Encampment Rules and Guidelines
Welcome to the Municipality of Chatham-Kent’s survey on the possibility of rules and guidelines for where encampments should and should not be. As the housing & homelessness crisis grows, it is impacting all community members in some way, and we want to hear from you.
What’s happening now?
Communities across Canada have increasingly grappled with the need to find solutions that address the needs of both people living in encampments and the broader communities within which they exist. Homelessness and encampments continue to grow and are the result of several systemic failures including:
- a lack of affordable housing,
- frozen social assistance rates,
- insufficient mental health and addiction treatment services,
- limited accessible emergency shelter space,
- a broader lack of affordability for basic needs, and
- insufficient resources at a municipal level to address these issues.
Chatham-Kent’s current emergency shelter (Victoria Park Place) operated at 99% capacity on average in 2024, illustrating that there are simply not enough beds for the approximately 200 plus individuals experiencing homelessness in Chatham-Kent. The true solution is more housing options, and although there is progress in this area, building takes time and funding commitments from the provincial and federal governments. In recognition of this, the Municipality is enhancing the local response to unsheltered homelessness.
Chatham-Kent’s response follows guidance from important human rights documents and a legal decision from the Ontario Superior Court of Justice. This decision affects all municipalities in Ontario, finding that evicting encampment residents without offering truly accessible shelter spaces violates their rights under the Canadian Charter of Rights and Freedoms. This means that the Municipality of Chatham-Kent cannot remove people who are experiencing homelessness unless alternative options are provided or there are compelling safety concerns.
Chatham-Kent is seeking a consistent approach to better determine what areas are suitable for an encampment, and what areas are not, to reduce the harms that this crisis is having on the entire community, including for those living in encampments. By recognizing that this problem cannot be solved by enforcement, we are seeking a harm reduction approach that recognizes the reality of encampments while also reducing the harms that they can create without any rules or guidelines/expectations.

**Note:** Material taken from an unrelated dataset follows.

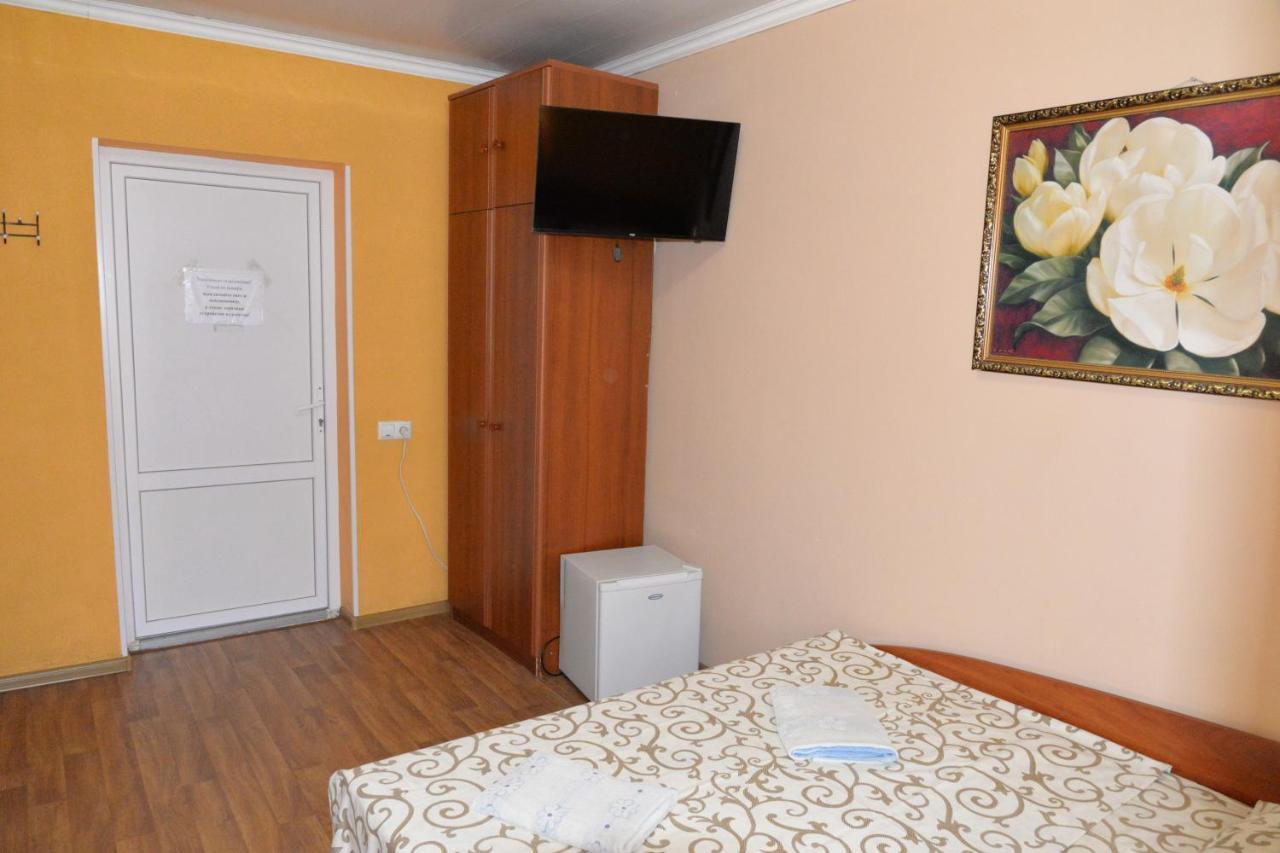 Domik Na Fontane Hotel Odessza Kültér fotó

What is the Municipality of Chatham-Kent’s role?
The Municipality of Chatham-Kent does:
- Serve as the Service Manager for the Province of Ontario for Housing and Homelessness programs.
- Receive limited funding to provide services across the housing continuum.
- Additionally, the Municipality has been funding emergency housing out of Municipal reserves as the funding received from the province is not nearly enough to meet the growing need.
The Municipality does not:
- Set social assistance rates which have been frozen for people relying on Ontario Works since 2018 - that is approximately 2,400 Chatham-Kent households. Every month these households move one step closer to homelessness as they cannot afford their rent or basic needs, such as food and supplies for hygiene.
- Manage or deliver mental health or substance use programming. The waitlists to access these vital treatment services are often over six months long. Currently, when someone acknowledges that they need help and they want to access treatment, they are faced with several month long waits which is not conducive to successful recoveries.
These are just some of the examples that illustrate the complexity of the situation happening across the province and why the Municipality is not equipped, nor does it have the authority, to resolve this crisis on its own.
Our goal is not to secure consensus on rules and guidelines but rather to improve our recommendations to Council that balances a variety of experiences and rights. Homelessness as well as the opioid crisis is impacting a growing number of Chatham-Kent residents and business owners, but it is having a far superior impact on the people directly living in this crisis. Every day is a matter of life and death for people living in encampments. Finding an improved path forward to reduce harms while helping people get the treatment and support services that they need remains our priority.